Description of the task: Rewrite the entries, starting with the one on the line containing "Can you tell whether" and running through the end of the entries, as a two-column CSV with the headers "text" and "answer". Give one row per entry, with each field in quotation marks and any line breaks turned into spaces.

Records shown:
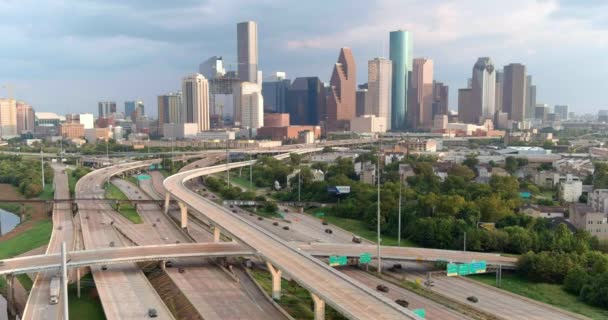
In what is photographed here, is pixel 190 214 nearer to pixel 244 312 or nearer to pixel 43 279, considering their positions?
pixel 43 279

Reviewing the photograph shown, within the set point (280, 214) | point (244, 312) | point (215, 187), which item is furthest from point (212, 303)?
point (215, 187)

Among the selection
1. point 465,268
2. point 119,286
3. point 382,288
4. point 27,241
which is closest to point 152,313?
point 119,286

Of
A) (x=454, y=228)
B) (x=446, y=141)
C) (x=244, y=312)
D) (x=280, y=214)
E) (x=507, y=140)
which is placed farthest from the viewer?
(x=446, y=141)

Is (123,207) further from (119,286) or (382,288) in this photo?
(382,288)

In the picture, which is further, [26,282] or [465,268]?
[26,282]

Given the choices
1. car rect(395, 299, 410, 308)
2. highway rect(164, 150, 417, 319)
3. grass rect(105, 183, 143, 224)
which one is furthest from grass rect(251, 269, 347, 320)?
grass rect(105, 183, 143, 224)

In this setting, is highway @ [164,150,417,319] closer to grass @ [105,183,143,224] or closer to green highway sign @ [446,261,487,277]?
green highway sign @ [446,261,487,277]
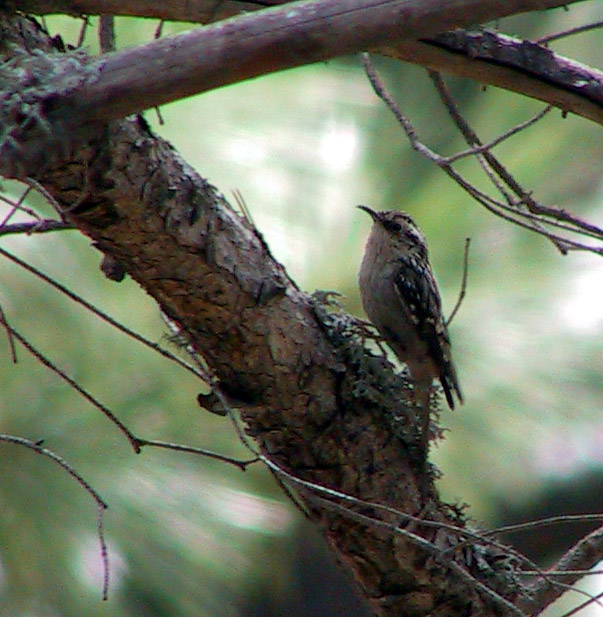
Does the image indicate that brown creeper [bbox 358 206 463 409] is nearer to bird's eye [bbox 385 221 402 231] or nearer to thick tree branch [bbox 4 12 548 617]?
bird's eye [bbox 385 221 402 231]

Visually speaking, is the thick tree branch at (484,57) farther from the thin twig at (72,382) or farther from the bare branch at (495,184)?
the thin twig at (72,382)

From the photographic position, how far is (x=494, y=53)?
5.43 feet

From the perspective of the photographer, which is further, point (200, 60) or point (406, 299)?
point (406, 299)

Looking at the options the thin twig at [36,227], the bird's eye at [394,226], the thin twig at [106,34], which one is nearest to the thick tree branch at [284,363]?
the thin twig at [36,227]

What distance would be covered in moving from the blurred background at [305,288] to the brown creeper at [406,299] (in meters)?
0.23

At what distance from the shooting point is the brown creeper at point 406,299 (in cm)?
235

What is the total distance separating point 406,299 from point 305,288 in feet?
1.01

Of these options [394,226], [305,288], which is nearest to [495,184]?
[394,226]

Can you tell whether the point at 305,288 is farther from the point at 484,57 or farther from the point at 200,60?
the point at 200,60

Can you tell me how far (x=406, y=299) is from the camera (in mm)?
2566

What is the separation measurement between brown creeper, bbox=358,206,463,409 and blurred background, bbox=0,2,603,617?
228 mm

Exercise solution:
text,answer
"Can you tell whether the point at 305,288 is farther from the point at 484,57 or farther from the point at 200,60?","the point at 200,60"
"Can you tell me how far (x=406, y=299) is from the camera (in mm)?","2566"
"What is the separation measurement between brown creeper, bbox=358,206,463,409 and blurred background, bbox=0,2,603,617?","228 mm"